| Required work |
In the items below, arrange the lines from the line with "Determine the order of" up to and including the line with "from closest to furthest by" as a Markdown table with the columns Row and Line, skipping any blank lines.

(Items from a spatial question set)
— START —

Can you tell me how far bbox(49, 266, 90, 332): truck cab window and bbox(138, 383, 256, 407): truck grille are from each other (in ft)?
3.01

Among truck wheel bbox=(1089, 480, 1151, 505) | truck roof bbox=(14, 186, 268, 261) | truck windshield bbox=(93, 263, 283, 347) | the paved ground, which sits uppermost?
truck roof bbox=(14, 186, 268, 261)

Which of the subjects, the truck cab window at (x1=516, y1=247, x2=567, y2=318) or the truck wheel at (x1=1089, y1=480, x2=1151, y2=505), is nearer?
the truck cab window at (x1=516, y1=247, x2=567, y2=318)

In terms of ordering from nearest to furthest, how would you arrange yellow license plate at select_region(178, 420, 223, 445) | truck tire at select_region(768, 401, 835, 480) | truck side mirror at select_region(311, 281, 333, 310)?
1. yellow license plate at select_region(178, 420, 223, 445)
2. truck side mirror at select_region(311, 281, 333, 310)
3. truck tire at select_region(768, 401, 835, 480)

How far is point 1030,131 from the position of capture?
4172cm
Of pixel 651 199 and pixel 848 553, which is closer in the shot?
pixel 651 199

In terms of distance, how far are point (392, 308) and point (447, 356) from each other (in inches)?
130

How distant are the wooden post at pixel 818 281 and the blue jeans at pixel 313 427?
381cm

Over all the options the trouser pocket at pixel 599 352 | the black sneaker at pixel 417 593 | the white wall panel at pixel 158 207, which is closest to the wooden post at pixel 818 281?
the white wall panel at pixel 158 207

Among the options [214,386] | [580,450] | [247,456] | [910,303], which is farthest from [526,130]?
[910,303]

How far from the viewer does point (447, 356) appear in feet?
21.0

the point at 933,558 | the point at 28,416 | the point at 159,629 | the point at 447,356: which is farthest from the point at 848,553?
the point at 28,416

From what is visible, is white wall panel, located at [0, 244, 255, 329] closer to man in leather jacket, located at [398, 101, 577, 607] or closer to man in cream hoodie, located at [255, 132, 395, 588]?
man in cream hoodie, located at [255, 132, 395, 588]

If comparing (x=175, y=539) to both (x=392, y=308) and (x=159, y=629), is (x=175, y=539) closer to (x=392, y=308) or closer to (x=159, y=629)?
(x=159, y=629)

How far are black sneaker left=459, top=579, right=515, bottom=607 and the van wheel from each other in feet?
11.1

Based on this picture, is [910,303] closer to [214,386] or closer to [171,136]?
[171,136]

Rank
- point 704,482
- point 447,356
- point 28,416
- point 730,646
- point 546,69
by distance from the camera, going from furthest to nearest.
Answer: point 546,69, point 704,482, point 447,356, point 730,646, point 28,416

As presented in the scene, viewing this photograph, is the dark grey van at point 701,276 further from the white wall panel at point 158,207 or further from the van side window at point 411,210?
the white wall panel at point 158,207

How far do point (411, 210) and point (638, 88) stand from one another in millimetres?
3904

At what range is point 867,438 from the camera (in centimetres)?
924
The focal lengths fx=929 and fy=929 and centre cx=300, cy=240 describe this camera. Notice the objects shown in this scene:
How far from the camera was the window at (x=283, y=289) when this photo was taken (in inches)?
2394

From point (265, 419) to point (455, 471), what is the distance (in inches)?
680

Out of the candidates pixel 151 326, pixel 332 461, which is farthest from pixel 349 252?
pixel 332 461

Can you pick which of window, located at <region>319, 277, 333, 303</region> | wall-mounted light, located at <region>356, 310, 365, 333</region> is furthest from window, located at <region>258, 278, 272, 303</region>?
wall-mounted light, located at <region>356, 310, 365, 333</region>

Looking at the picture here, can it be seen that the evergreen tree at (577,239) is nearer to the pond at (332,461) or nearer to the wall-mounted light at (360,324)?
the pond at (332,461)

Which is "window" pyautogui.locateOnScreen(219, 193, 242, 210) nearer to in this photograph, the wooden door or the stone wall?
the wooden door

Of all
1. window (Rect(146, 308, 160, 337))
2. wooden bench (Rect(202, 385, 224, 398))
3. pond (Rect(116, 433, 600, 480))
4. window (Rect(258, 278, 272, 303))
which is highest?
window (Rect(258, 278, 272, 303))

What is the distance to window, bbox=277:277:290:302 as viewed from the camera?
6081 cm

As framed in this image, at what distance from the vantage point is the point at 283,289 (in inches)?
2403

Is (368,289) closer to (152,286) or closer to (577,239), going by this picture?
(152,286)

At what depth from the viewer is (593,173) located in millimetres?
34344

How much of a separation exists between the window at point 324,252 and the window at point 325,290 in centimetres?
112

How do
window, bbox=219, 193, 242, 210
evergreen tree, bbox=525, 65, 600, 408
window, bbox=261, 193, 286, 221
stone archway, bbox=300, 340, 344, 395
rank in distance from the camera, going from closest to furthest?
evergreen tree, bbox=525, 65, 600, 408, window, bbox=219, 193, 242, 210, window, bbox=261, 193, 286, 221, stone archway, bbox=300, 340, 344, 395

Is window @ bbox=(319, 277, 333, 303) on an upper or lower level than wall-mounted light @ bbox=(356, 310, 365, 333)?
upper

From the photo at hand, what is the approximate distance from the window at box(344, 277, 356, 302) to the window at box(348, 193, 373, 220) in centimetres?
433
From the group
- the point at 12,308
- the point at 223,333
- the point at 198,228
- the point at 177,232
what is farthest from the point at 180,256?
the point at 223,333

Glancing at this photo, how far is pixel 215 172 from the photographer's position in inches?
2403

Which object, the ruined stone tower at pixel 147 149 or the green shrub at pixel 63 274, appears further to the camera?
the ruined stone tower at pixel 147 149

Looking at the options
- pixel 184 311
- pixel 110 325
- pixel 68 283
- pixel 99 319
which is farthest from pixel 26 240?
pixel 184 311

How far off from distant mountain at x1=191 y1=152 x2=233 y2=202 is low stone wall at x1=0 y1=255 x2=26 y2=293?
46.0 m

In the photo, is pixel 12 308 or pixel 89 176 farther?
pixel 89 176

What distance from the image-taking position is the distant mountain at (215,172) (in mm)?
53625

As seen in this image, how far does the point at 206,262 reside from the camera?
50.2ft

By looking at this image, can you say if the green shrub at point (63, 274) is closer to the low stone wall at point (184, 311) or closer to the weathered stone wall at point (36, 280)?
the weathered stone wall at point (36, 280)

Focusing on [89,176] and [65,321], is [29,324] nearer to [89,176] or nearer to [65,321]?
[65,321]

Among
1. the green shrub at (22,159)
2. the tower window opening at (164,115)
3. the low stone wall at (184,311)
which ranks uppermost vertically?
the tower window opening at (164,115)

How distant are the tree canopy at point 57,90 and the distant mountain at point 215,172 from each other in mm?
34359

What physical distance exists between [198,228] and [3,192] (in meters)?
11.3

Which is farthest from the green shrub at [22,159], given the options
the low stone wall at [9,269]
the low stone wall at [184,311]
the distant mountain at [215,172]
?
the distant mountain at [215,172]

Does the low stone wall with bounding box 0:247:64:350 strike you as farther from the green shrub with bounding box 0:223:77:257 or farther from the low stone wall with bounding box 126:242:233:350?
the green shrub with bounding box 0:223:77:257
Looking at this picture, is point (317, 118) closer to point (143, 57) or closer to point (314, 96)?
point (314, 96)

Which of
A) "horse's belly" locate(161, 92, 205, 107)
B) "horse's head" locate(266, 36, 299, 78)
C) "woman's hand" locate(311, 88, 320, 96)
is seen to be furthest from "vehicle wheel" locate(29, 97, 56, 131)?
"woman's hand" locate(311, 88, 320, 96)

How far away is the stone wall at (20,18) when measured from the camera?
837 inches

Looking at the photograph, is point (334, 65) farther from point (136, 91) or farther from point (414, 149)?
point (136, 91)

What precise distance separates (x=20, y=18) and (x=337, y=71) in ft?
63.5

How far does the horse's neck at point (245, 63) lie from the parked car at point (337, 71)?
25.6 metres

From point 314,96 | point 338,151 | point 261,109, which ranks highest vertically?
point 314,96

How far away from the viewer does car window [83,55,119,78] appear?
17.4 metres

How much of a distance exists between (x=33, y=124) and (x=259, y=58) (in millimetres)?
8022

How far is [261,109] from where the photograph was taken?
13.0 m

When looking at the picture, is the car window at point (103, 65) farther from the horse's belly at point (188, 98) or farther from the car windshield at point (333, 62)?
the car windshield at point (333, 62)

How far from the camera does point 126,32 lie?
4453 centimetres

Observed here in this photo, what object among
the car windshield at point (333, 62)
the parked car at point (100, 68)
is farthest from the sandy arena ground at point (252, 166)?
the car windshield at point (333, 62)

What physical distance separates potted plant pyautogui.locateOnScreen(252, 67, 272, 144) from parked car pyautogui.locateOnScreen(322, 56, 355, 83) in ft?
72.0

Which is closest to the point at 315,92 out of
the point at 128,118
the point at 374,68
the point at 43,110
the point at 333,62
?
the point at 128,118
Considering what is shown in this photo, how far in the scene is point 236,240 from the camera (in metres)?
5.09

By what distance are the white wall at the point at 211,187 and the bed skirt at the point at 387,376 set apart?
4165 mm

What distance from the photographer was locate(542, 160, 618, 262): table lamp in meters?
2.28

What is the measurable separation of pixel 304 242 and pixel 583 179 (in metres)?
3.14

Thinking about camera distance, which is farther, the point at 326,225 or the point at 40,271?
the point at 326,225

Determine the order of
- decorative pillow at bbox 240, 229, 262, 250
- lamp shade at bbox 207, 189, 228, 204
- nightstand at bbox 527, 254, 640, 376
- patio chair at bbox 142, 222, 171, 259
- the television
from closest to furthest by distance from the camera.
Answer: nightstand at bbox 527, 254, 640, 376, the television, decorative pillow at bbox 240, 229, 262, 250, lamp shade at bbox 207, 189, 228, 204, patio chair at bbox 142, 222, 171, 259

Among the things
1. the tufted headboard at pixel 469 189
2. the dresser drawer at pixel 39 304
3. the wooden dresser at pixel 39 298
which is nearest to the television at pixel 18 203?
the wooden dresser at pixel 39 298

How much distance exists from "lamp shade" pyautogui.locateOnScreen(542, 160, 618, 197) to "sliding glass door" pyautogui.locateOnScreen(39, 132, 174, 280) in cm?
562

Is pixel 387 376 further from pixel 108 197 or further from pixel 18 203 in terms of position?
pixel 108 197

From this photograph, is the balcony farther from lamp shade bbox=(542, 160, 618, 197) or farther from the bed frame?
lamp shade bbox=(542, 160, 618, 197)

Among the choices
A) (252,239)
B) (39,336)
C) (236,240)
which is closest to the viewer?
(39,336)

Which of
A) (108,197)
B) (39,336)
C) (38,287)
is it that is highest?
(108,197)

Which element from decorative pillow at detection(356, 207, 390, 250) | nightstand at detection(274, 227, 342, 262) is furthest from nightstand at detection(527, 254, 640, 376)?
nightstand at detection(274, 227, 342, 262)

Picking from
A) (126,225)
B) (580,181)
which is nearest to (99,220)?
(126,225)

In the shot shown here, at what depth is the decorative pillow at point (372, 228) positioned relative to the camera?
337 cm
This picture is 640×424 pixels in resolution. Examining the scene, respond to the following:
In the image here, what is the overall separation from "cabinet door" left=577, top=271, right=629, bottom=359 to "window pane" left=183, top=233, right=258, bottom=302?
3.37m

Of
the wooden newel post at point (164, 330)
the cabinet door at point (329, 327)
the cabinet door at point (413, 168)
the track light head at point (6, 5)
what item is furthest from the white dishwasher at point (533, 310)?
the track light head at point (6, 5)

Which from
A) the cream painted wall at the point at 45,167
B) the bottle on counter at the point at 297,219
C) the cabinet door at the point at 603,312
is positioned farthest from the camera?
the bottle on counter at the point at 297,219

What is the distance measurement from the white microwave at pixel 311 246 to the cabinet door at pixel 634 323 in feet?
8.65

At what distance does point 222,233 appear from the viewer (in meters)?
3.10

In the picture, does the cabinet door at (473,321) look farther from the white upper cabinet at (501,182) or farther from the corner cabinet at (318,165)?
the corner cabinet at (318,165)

— END —

| Answer to the exercise |
| Row | Line |
|---|---|
| 1 | Determine the order of |
| 2 | - decorative pillow at bbox 240, 229, 262, 250 |
| 3 | - lamp shade at bbox 207, 189, 228, 204 |
| 4 | - nightstand at bbox 527, 254, 640, 376 |
| 5 | - patio chair at bbox 142, 222, 171, 259 |
| 6 | - the television |
| 7 | from closest to furthest by distance from the camera. |